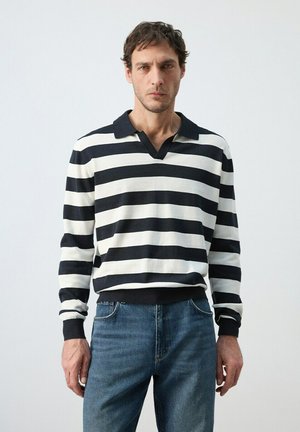 Hombre que lleva una camisa de manga larga a rayas horizontales blancas y negras con cuello y vaqueros azules, de pie frente a un fondo liso y claro.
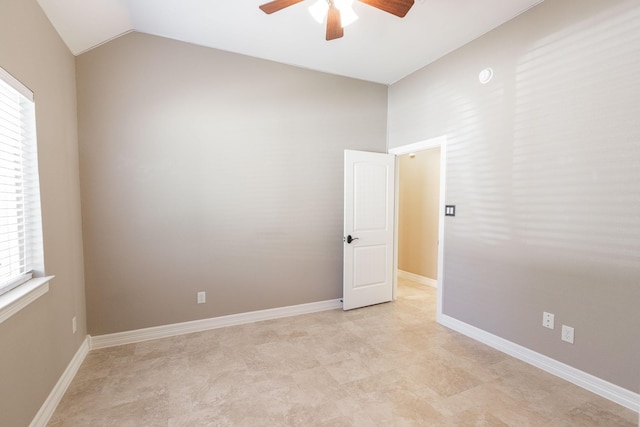 spare room with vaulted ceiling, plenty of natural light, and ceiling fan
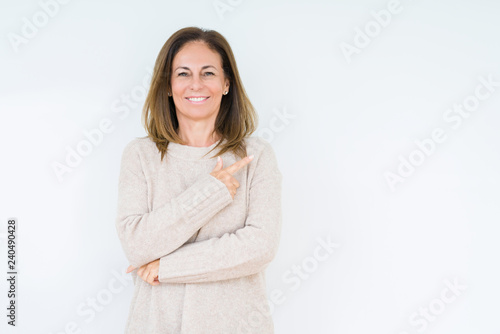 Beautiful middle age woman over isolated background cheerful with a smile of face pointing with hand and finger up to the side with happy and natural expression on face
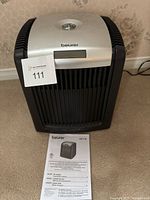 Black and silver Beurer LW 110 air washer device on carpet with instruction manual in front showing product image and multi-language instructions.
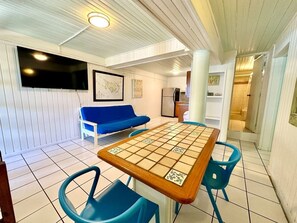 Una habitación con una mesa a cuadros, sillas azules, un sofá azul y un televisor en la pared.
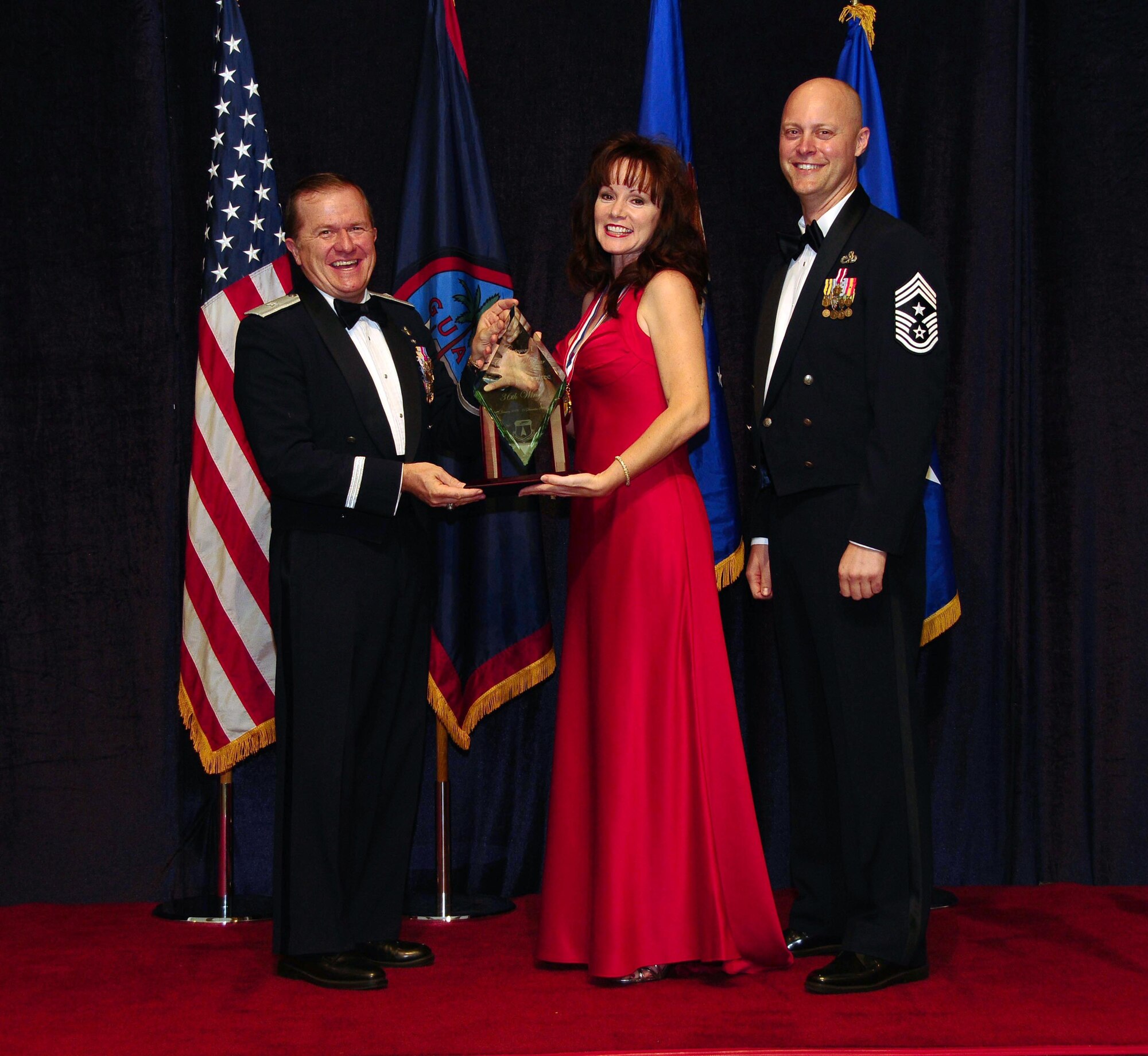 ANDERSEN AIR FORCE BASE, Guam - Civilian of the Year (Category 1) winnerJennifer Andree, 36th Medical Group, is congratulated by Brig. Gen. Phil Ruhlman, Commander, 36th Wing, and Command Chief Master Sgt. Allen Mullinex during the Feb. 19 Annual Award ceremony.( U.S. Air Force photo by Airman 1st Class Jeffrey Schultze)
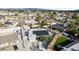An aerial view of the home shows mature landscaping, solar panels, and an artificial grass backyard at 5453 Yvonne Cir, Las Vegas, NV 89122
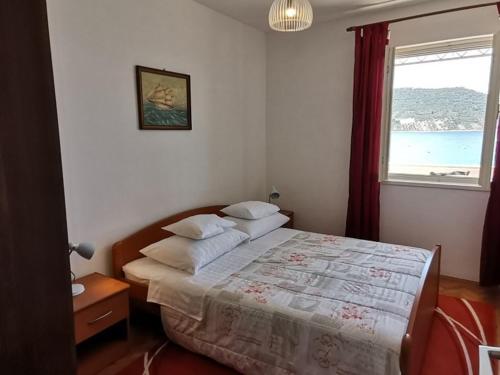 Postel nebo postele na pokoji v ubytování Apartment Vidovic
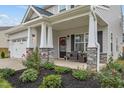 Inviting front porch featuring stone columns, seating, a festive wreath, and landscaped garden beds at 1725 Langlais Dr, Graham, NC 27253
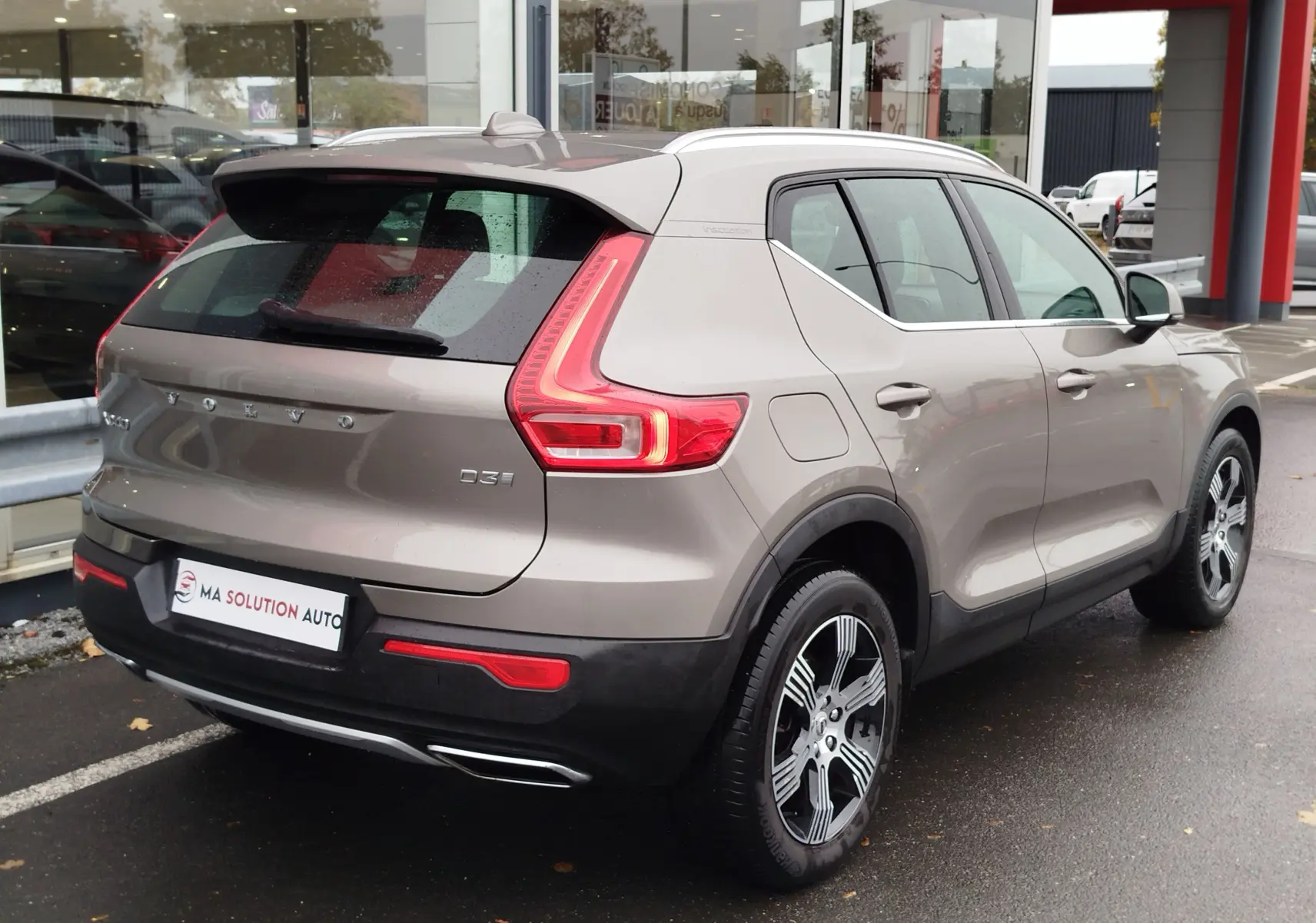 Vue 3/4 arrière droite d'un Volvo XC40 beige 2020 avec feux arrière en forme de C et jantes bi-ton.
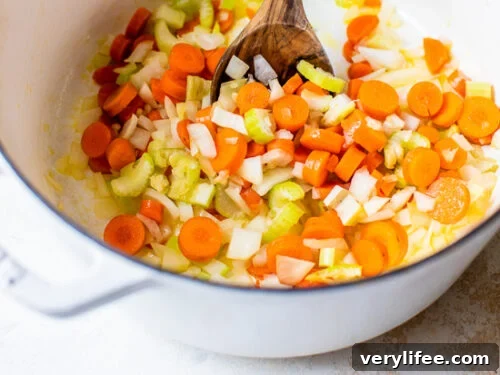 Classic Chicken and Barley Soup Recipe 6 vegetables in a dutch oven.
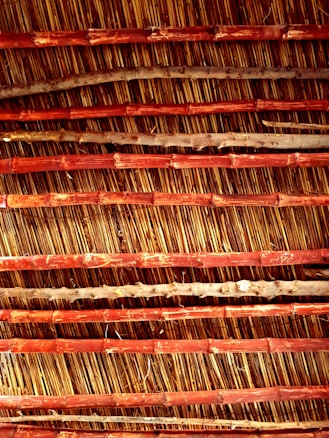 An arrangement of parallel bamboo sticks reinforced with horizontal wooden slats. The bamboo appears aged with natural imperfections, while the wood has a reddish-brown hue, creating an earthy texture.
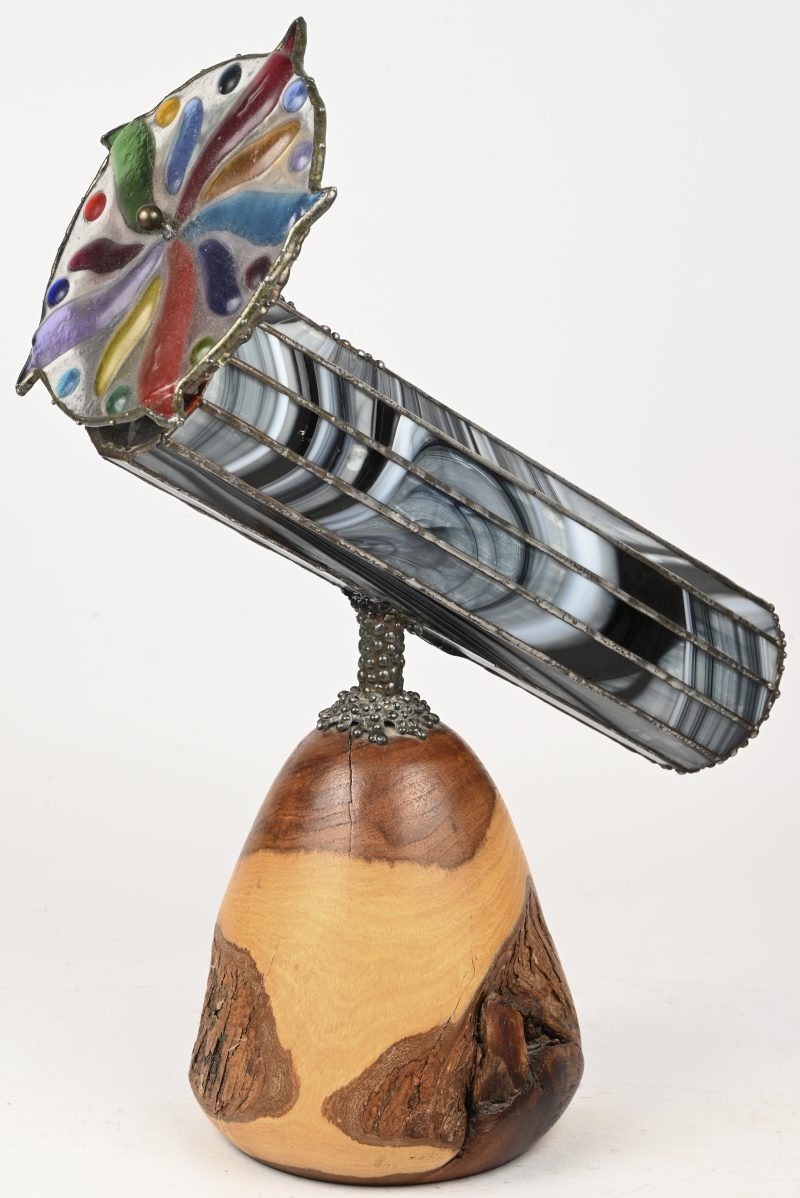 Een caleidoscoop vervaardigd uit glas in lood op een massief houten voet.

..............................

TASK OBJECTIVE ▸ From the line containing "ANDERSEN AIR FORCE" to the last line of the records, inclusive, output the lines exactly as written and nothing else; leave out the pictures.

EXERCISE ANSWER ▸
 ANDERSEN AIR FORCE BASE, Guam - Civilian of the Year (Category 1) winnerJennifer Andree, 36th Medical Group, is congratulated by Brig. Gen. Phil Ruhlman, Commander, 36th Wing, and Command Chief Master Sgt. Allen Mullinex during the Feb. 19 Annual Award ceremony.( U.S. Air Force photo by Airman 1st Class Jeffrey Schultze)
An aerial view of the home shows mature landscaping, solar panels, and an artificial grass backyard at 5453 Yvonne Cir, Las Vegas, NV 89122
 Postel nebo postele na pokoji v ubytování Apartment Vidovic
 Inviting front porch featuring stone columns, seating, a festive wreath, and landscaped garden beds at 1725 Langlais Dr, Graham, NC 27253
 Vue 3/4 arrière droite d'un Volvo XC40 beige 2020 avec feux arrière en forme de C et jantes bi-ton.
 Classic Chicken and Barley Soup Recipe 6 vegetables in a dutch oven.
 An arrangement of parallel bamboo sticks reinforced with horizontal wooden slats. The bamboo appears aged with natural imperfections, while the wood has a reddish-brown hue, creating an earthy texture.
 Een caleidoscoop vervaardigd uit glas in lood op een massief houten voet.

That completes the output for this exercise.